Background While national surveys showed declines in e-cigarette use in the USA between 2015 and 2016, recent reports indicate that JUUL, a sleekly designed e-cigarette that looks like a USB drive, is increasingly being used by youth and young adults. However, the extent of JUUL’s growth and its marketing strategy have not been systematically examined.

Methods A variety of data sources were used to examine JUUL retail sales in the USA and its marketing and promotion. Retail store scanner data were used to capture the retail sales of JUUL and other major e-cigarette brands for the period 2011–2017. A list of JUUL-related keywords was used to identify JUUL-related tweets on Twitter; to identify JUUL-related posts, hashtags and accounts on Instagram and to identify JUUL-related videos on YouTube.

Results In the short 3-year period 2015–2017, JUUL has transformed from a little-known brand with minimum sales into the largest retail e-cigarette brand in the USA, lifting sales of the entire e-cigarette category. Its US$150 million retail sales in the last quarter of 2017 accounted for about 40% of e-cigarette retail market share. While marketing expenditures for JUUL were moderate, the sales growth of JUUL was accompanied by a variety of innovative, engaging and wide-reaching campaigns on Twitter, Instagram and YouTube, conducted by JUUL and its affiliated marketers.

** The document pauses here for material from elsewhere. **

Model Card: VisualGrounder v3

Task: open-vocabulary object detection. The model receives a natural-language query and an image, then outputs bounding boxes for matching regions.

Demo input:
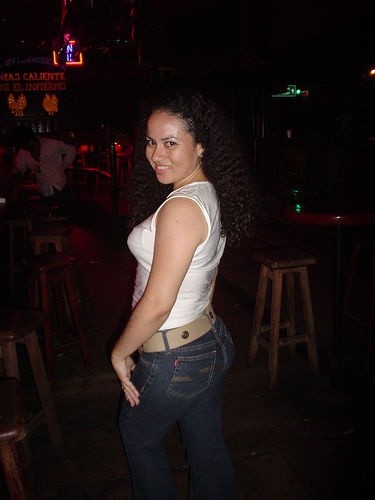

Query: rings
[121,384,125,391]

Conclusions The discrepancies between e-cigarette sales data and the prevalence of e-cigarette use from surveys highlight the challenges in tracking and understanding the use of new and emerging tobacco products. In a rapidly changing media environment, where successful and influential marketing campaigns can be conducted on social media at little cost, marketing expenditures alone may not fully capture the influence, reach and engagement of tobacco marketing.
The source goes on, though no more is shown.